[<prev] [next>] [<thread-prev] [day] [month] [year] [list]
Message-ID: <20080604042325.GB22348@skywalker>
Date: Wed, 4 Jun 2008 09:53:25 +0530
From: "Aneesh Kumar K.V" <aneesh.kumar@...ux.vnet.ibm.com>
To: Mingming Cao <cmm@...ibm.com>
Cc: linux-ext4@...r.kernel.org
Subject: Re: [PATCH -v2] ext4: delalloc block reservation fix
On Tue, Jun 03, 2008 at 07:13:41PM -0700, Mingming Cao wrote:
> On Wed, 2008-06-04 at 01:48 +0530, Aneesh Kumar K.V wrote:
> > a) We need to decrement the meta data blocks that got allocated
> > from percpu s_freeblocks_counter
> >
> With the original patch, reserved metadata but unused meta data blocks
> are got released when block allocation is done, isn't it? comments below
> in the code ...
>
> > b) We need to protect the reservation block counter so that
> > reserve and release space doesn't race each other.
> >
>
> Yeah I was aware of this, just still trying to decide whether it worth a
> lock for these two counters or use atmoc_t . I guess using a lock to
> protect is more accurate.
How would atomic_t protect that ? We need to make sure in the below
sequence
total = EXT4_I(inode)->i_reserved_data_blocks + nrblocks;
mdblocks = ext4_ext_calc_metadata_amount(inode, total);
BUG_ON(mdblocks < EXT4_I(inode)->i_reserved_meta_blocks);
we don't change the value of EXT4_I(inode)->i_reserved_data_blocks
after we calculate total. I actually hit that BUG_ON above and that is
what made me add the spin_lock.
>
> > c) don't check for free space in ext4_mb_new_blocks with delalloc
> > We already reserved the space.
> >
>
> Yep, that's a bug. The fix looks right, thanks.
>
> > e) Don't release space for block allocation from fallocate space.

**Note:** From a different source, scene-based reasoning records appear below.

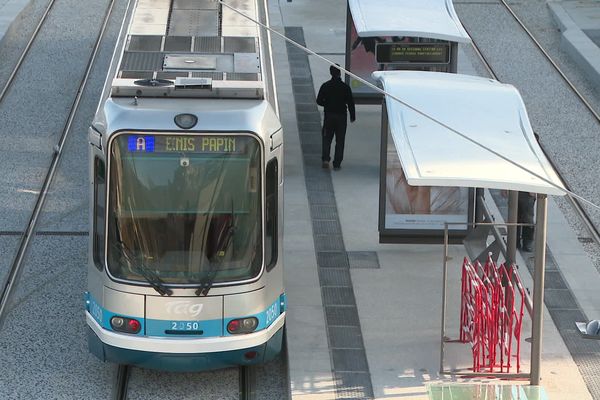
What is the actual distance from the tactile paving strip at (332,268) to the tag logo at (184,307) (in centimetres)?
142

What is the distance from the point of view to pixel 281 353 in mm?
12344

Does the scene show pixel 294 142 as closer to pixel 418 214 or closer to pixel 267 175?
pixel 418 214

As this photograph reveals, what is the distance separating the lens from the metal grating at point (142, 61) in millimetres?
12078

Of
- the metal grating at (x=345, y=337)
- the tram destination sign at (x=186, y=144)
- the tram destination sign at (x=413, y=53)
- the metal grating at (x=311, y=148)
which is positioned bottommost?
the metal grating at (x=311, y=148)

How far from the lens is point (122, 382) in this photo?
11695mm

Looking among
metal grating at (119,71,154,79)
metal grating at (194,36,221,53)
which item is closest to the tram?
metal grating at (119,71,154,79)

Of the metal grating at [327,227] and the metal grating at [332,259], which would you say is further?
the metal grating at [327,227]

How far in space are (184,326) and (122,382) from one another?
45.6 inches

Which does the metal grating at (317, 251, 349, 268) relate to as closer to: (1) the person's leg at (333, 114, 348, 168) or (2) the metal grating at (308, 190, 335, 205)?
(2) the metal grating at (308, 190, 335, 205)

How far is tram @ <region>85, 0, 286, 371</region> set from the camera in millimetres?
10695

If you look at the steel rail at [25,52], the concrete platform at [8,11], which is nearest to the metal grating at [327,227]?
the steel rail at [25,52]

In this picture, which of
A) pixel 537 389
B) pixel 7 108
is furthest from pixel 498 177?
pixel 7 108

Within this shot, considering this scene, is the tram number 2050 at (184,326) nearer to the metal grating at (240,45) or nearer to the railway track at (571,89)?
the metal grating at (240,45)

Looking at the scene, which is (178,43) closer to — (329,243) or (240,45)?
(240,45)
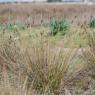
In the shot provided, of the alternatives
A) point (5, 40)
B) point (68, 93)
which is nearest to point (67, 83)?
point (68, 93)

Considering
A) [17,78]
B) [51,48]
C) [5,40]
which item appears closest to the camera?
[17,78]

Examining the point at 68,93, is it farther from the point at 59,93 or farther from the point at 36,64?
the point at 36,64

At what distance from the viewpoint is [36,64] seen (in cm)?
450

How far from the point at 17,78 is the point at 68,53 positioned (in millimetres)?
647

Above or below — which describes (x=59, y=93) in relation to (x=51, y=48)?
below

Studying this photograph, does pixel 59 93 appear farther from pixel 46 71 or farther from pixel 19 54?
pixel 19 54

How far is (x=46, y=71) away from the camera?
445cm

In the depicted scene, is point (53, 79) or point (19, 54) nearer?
point (53, 79)

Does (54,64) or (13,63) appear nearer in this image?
(54,64)

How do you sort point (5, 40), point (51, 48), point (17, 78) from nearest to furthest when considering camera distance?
point (17, 78)
point (51, 48)
point (5, 40)

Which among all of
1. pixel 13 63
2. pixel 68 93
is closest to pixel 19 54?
pixel 13 63

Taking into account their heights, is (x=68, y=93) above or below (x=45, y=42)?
below

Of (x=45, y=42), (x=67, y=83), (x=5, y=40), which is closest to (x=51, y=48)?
(x=45, y=42)

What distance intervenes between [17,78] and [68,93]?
58cm
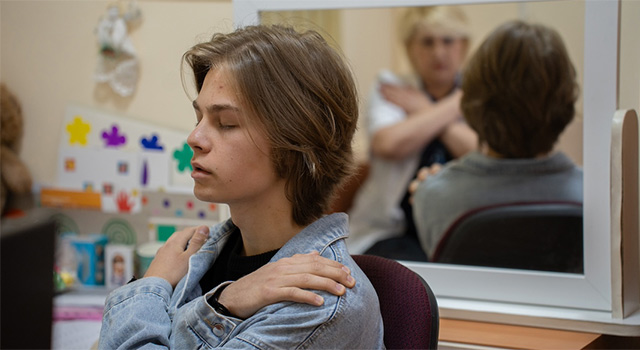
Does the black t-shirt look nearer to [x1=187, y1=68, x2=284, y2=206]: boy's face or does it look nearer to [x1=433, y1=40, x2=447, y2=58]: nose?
[x1=187, y1=68, x2=284, y2=206]: boy's face

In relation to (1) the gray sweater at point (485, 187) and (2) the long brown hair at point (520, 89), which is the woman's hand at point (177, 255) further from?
(2) the long brown hair at point (520, 89)

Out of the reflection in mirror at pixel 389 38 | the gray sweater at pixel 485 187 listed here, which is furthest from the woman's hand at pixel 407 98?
the gray sweater at pixel 485 187

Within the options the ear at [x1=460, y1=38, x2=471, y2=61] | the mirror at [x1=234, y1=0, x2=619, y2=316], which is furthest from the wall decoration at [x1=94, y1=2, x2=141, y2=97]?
the ear at [x1=460, y1=38, x2=471, y2=61]

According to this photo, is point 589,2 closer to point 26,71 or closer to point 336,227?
point 336,227

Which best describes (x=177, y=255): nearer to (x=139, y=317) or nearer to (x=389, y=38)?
(x=139, y=317)

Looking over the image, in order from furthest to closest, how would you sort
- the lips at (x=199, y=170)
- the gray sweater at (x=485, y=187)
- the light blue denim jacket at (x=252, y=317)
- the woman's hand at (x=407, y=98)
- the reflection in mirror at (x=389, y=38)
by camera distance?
the woman's hand at (x=407, y=98)
the gray sweater at (x=485, y=187)
the reflection in mirror at (x=389, y=38)
the lips at (x=199, y=170)
the light blue denim jacket at (x=252, y=317)

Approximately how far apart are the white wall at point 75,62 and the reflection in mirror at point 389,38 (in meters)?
0.37

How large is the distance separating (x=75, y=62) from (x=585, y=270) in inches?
61.1

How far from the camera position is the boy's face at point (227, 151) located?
0.93m

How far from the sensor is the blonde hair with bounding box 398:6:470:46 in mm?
2432

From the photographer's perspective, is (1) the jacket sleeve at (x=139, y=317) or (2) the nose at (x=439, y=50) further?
(2) the nose at (x=439, y=50)

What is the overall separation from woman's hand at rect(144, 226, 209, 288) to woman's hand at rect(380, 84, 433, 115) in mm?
1617

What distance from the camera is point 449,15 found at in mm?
2551

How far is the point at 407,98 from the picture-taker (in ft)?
8.58
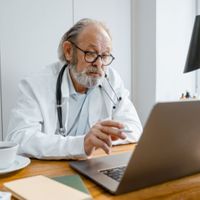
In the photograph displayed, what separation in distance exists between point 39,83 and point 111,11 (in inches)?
40.7

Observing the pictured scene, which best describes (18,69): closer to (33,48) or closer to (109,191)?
(33,48)

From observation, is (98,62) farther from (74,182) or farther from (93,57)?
(74,182)

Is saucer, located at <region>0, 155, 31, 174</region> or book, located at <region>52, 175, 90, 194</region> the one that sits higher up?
book, located at <region>52, 175, 90, 194</region>

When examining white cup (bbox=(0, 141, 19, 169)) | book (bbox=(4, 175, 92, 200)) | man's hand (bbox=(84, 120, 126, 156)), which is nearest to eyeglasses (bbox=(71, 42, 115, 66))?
man's hand (bbox=(84, 120, 126, 156))

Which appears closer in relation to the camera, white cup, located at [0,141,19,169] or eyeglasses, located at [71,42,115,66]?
white cup, located at [0,141,19,169]

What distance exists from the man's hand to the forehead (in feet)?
2.14

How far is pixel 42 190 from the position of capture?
64 centimetres

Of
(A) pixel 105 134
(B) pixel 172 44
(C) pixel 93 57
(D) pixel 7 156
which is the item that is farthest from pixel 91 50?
(B) pixel 172 44

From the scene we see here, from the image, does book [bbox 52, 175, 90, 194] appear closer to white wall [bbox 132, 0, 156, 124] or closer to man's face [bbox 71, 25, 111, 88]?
man's face [bbox 71, 25, 111, 88]

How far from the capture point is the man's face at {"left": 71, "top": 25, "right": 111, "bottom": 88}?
146cm

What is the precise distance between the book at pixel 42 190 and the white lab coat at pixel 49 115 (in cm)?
29

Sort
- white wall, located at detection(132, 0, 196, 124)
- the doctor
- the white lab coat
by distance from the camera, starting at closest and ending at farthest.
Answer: the white lab coat, the doctor, white wall, located at detection(132, 0, 196, 124)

> > We don't reserve space for them
> >
>
> That a bug too, but the fix is not quit right, comments below..
>
> > Signed-off-by: Aneesh Kumar K.V <aneesh.kumar@...ux.vnet.ibm.com>
> > ---
> > fs/ext4/balloc.c | 9 +++++++++
> > fs/ext4/ext4_i.h | 2 ++
> > fs/ext4/inode.c | 39 +++++++++++++++++++++++++--------------
> > fs/ext4/mballoc.c | 7 ++++++-
> > fs/ext4/super.c | 2 ++
> > 5 files changed, 44 insertions(+), 15 deletions(-)
> >
> > diff --git a/fs/ext4/balloc.c b/fs/ext4/balloc.c
> > index 71b184c..bd18ceb 100644
> > --- a/fs/ext4/balloc.c
> > +++ b/fs/ext4/balloc.c
> > @@ -1959,6 +1959,15 @@ ext4_fsblk_t ext4_new_meta_block(handle_t *handle, struct inode *inode,
> > ar.goal = goal;
> > ar.len = 1;
> > ret = ext4_mb_new_blocks(handle, &ar, errp);
> > + /*
> > + * Account for the allocated meta blocks
> > + */
> > + if (!(*errp)) {
> > + spin_lock(&EXT4_I(inode)->i_block_reservation_lock);
> > + EXT4_I(inode)->i_allocated_meta_blocks += ar.len;
> > + spin_unlock(&EXT4_I(inode)->i_block_reservation_lock);
> > + }
> > +
> > return ret;
> > }
> > ext4_fsblk_t ext4_new_meta_blocks(handle_t *handle, struct inode *inode,
> > diff --git a/fs/ext4/ext4_i.h b/fs/ext4/ext4_i.h
> > index 425518e..3d08e5b 100644
> > --- a/fs/ext4/ext4_i.h
> > +++ b/fs/ext4/ext4_i.h
> > @@ -166,7 +166,9 @@ struct ext4_inode_info {
> > /* allocation reservation info for delalloc */
> > unsigned long i_reserved_data_blocks;
> > unsigned long i_reserved_meta_blocks;
> > + unsigned long i_allocated_meta_blocks;
> > unsigned short i_delalloc_reserved_flag;
> > + spinlock_t i_block_reservation_lock;
> > };
> >
> > #endif /* _EXT4_I */
> > diff --git a/fs/ext4/inode.c b/fs/ext4/inode.c
> > index 1695ecc..787ce99 100644
> > --- a/fs/ext4/inode.c
> > +++ b/fs/ext4/inode.c
> > @@ -1426,11 +1426,12 @@ static int ext4_da_reserve_space(struct inode *inode, int nrblocks)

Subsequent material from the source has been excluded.